VEON Future Earnings Per Share Growth
Risks
What could happen that would invalidate this narrative?- The political unrest in Bangladesh and the challenging macroeconomic environment significantly impacted operations, resulting in unstable revenue and potential volatility in growth. This implies potential risks of depressed revenue and profits in similar regions.
- The exiting of Russia, while a strategic decision, has reshaped VEON's financial profile, affecting their net debt to EBITDA ratio, which could impact their ability to leverage future earnings growth.
- Cyberattack impacts in Ukraine highlight potential operational vulnerabilities that can seriously disrupt network and financial performance, affecting revenue stability and potentially increasing operational costs.
- The capital expenditure intensity exceeded expectations due to investments in Ukraine amidst ongoing conflict, impacting equity free cash flow, which may limit future profit margins if these conditions persist.
- The deconsolidation of the TNS+ business in Kazakhstan reduced reported growth figures, indicating that further similar divestments or business changes might negatively impact their earnings and growth projections.
Valuation
How have all the factors above been brought together to estimate a fair value?- The analysts have a consensus price target of $63.225 for VEON based on their expectations of its future earnings growth, profit margins and other risk factors.
- In order for you to agree with the analyst's consensus, you'd need to believe that by 2028, revenues will be $4.8 billion, earnings will come to $673.7 million, and it would be trading on a PE ratio of 8.3x, assuming you use a discount rate of 7.1%.
- Given the current share price of $44.16, the analyst price target of $63.22 is 30.2% higher.
- We always encourage you to reach your own conclusions though.
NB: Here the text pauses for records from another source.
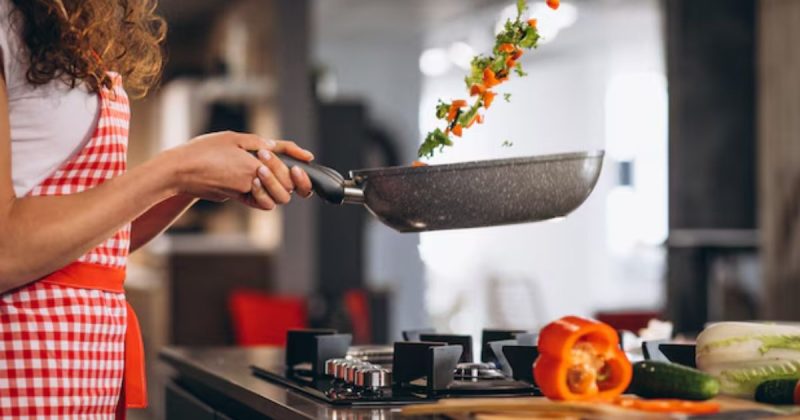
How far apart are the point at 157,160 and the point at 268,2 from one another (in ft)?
17.4

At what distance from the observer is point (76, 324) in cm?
127

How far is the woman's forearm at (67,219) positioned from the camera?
3.90 ft

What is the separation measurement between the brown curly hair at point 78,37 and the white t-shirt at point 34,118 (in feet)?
0.04

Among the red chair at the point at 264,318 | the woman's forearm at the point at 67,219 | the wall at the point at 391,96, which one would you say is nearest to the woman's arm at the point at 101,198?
the woman's forearm at the point at 67,219

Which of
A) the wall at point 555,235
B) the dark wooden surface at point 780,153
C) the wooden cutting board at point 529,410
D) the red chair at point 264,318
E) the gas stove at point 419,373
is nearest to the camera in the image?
the wooden cutting board at point 529,410

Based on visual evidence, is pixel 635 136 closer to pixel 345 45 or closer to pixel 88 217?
pixel 345 45

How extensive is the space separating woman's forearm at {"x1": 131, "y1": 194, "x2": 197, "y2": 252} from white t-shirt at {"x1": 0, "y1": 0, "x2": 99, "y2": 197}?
0.28 m

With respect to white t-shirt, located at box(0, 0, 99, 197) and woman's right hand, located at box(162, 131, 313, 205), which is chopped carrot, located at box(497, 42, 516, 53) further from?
white t-shirt, located at box(0, 0, 99, 197)

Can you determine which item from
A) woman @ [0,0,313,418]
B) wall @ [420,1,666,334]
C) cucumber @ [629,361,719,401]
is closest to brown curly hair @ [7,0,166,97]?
woman @ [0,0,313,418]

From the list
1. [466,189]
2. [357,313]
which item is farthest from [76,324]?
[357,313]

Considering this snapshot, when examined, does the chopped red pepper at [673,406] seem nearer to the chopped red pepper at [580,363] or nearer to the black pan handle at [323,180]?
the chopped red pepper at [580,363]

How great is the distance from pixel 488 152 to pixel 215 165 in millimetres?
10386

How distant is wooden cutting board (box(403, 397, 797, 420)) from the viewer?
1.08 m

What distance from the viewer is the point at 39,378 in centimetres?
125
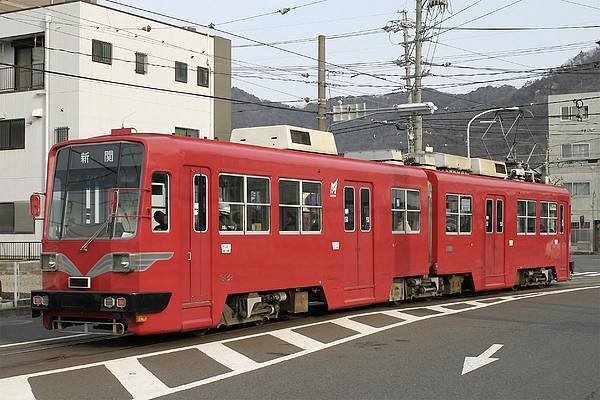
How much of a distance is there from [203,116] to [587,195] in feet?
140

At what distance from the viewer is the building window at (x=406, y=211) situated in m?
17.8

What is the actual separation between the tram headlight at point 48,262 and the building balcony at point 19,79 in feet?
89.8

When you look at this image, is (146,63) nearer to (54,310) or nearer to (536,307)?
(536,307)

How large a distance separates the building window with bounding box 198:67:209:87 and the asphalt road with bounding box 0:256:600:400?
2706 centimetres

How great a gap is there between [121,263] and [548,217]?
1729 centimetres

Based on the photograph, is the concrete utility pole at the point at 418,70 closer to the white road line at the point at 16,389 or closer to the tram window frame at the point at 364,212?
the tram window frame at the point at 364,212

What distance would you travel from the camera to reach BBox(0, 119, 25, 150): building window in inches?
1499

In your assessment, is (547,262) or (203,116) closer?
(547,262)

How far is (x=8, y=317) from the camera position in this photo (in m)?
17.0

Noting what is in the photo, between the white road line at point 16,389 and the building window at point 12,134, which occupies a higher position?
the building window at point 12,134

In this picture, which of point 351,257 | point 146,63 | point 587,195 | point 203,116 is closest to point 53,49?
point 146,63

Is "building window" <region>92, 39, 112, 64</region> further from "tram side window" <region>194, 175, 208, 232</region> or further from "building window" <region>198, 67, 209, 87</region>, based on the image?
"tram side window" <region>194, 175, 208, 232</region>

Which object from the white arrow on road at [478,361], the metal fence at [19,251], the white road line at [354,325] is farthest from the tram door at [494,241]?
the metal fence at [19,251]

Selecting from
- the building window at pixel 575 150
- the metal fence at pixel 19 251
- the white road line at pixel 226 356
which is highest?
the building window at pixel 575 150
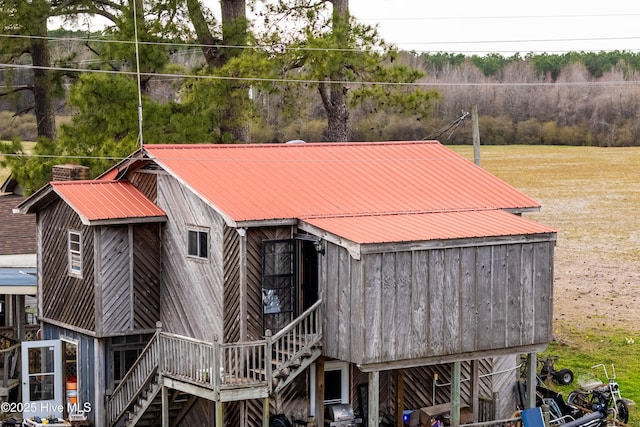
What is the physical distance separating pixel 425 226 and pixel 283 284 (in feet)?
10.9

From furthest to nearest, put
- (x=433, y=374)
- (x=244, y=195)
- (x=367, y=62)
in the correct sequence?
(x=367, y=62)
(x=433, y=374)
(x=244, y=195)

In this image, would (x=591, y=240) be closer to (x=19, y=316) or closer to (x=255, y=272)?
(x=19, y=316)

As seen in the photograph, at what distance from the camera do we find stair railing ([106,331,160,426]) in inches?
1134

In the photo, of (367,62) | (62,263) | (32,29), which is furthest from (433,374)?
(32,29)

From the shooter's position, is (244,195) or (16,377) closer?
(244,195)

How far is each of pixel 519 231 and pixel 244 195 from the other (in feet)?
20.0

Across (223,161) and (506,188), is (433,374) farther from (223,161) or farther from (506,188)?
(223,161)

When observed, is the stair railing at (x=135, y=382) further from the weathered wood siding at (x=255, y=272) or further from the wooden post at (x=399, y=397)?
the wooden post at (x=399, y=397)

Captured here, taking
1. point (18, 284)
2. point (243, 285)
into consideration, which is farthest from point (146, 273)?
point (18, 284)

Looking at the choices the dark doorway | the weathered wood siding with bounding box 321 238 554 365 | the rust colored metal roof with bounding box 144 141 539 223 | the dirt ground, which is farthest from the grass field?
the dark doorway

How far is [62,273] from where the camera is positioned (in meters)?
31.6

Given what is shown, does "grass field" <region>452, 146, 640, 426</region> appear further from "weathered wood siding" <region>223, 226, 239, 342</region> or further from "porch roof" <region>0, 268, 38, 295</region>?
"porch roof" <region>0, 268, 38, 295</region>

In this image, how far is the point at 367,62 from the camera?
132ft

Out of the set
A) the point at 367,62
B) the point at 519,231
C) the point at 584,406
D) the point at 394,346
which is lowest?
the point at 584,406
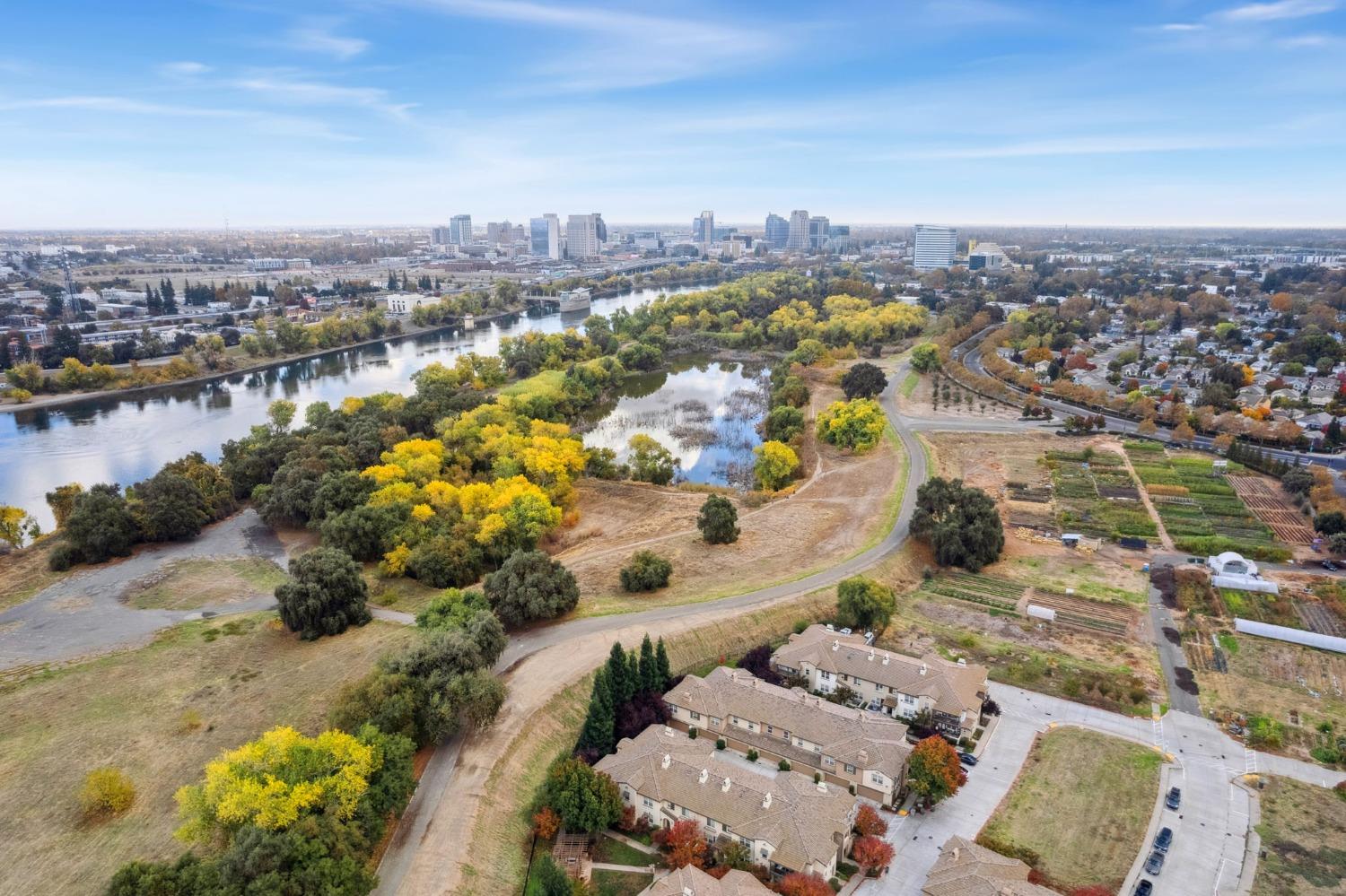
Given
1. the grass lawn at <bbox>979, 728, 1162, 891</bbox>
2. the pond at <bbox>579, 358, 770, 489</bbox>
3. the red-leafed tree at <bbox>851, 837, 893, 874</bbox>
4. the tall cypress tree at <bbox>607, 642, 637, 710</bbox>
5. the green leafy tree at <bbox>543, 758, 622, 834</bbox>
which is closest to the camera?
the red-leafed tree at <bbox>851, 837, 893, 874</bbox>

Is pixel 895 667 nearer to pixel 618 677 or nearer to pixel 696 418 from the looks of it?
A: pixel 618 677

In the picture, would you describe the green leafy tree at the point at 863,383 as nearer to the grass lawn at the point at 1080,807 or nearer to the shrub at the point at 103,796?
the grass lawn at the point at 1080,807

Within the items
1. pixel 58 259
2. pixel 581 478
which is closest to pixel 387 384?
pixel 581 478

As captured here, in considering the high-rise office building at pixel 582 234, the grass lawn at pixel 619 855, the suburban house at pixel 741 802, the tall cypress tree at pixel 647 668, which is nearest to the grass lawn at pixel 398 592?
the tall cypress tree at pixel 647 668

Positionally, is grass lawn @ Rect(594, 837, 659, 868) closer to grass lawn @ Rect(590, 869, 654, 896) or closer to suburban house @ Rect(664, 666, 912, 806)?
grass lawn @ Rect(590, 869, 654, 896)

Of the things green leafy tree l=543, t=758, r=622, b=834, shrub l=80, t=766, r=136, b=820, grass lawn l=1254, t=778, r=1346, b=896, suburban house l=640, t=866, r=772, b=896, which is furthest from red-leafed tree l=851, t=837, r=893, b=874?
shrub l=80, t=766, r=136, b=820

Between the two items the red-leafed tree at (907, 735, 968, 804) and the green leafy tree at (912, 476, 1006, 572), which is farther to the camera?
the green leafy tree at (912, 476, 1006, 572)

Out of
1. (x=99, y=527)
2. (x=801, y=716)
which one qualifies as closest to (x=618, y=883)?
(x=801, y=716)
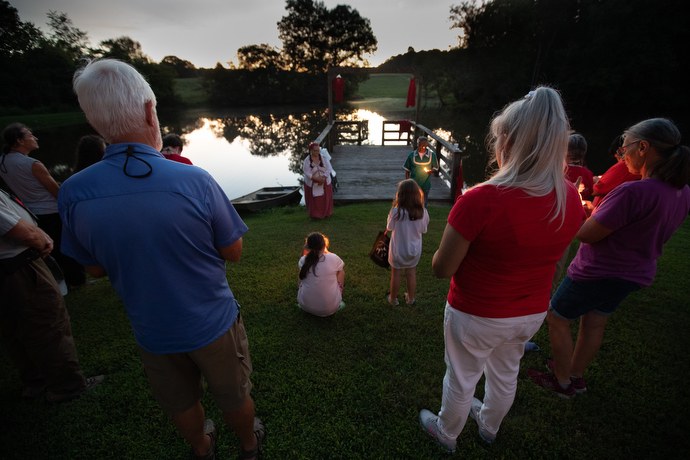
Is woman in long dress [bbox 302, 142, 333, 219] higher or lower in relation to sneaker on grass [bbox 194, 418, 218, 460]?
higher

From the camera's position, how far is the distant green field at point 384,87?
5513 cm

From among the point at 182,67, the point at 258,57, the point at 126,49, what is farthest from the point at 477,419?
the point at 182,67

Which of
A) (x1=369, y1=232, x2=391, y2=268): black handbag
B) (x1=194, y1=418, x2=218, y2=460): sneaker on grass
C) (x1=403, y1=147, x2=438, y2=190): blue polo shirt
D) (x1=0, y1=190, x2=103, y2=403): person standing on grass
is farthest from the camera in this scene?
(x1=403, y1=147, x2=438, y2=190): blue polo shirt

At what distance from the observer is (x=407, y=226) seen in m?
2.97

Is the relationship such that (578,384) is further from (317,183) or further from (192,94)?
(192,94)

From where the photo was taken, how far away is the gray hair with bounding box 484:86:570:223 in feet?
3.71

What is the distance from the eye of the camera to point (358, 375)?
242cm

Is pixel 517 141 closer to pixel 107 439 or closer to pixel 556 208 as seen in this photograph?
pixel 556 208

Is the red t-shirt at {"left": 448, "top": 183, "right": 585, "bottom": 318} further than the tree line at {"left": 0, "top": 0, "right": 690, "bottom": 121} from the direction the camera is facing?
No

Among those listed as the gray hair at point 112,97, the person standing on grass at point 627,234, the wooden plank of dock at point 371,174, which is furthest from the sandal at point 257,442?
the wooden plank of dock at point 371,174

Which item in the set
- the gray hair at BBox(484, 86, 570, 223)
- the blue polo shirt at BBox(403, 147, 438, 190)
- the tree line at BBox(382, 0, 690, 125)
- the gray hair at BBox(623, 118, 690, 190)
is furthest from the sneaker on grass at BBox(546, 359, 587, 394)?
Answer: the tree line at BBox(382, 0, 690, 125)

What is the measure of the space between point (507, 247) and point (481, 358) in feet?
2.04

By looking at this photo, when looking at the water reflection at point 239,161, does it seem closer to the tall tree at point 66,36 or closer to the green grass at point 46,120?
the green grass at point 46,120

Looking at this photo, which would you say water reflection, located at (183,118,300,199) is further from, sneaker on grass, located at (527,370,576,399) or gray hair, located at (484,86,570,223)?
gray hair, located at (484,86,570,223)
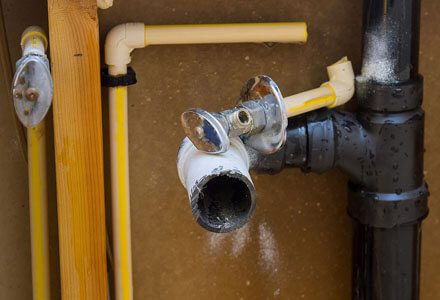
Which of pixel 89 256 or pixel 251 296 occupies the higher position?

So sense check these analyst numbers against your own assumptions and expectations based on your understanding of the business and what you believe is probable.
How well do narratives help inform your perspective?
Disclaimer
Warren A.I. is a tool utilizing a Large Language Model (LLM) that ingests data on consensus price targets, forecasted revenue and earnings figures, as well as the transcripts of earnings calls to produce qualitative analysis. The narratives produced by Warren A.I. are general in nature and are based solely on analyst data and publicly-available material published by the respective companies. These scenarios are not indicative of the company's future performance and are exploratory in nature. Simply Wall St has no position in the company(s) mentioned. Simply Wall St may provide the securities issuer or related entities with website advertising services for a fee, on an arm's length basis. These relationships have no impact on the way we conduct our business, the content we host, or how our content is served to users. The price targets and estimates used are consensus data, and do not constitute a recommendation to buy or sell any stock, and they do not take account of your objectives, or your financial situation. Note that Warren A.I.'s analysis may not factor in the latest price-sensitive company announcements or qualitative material.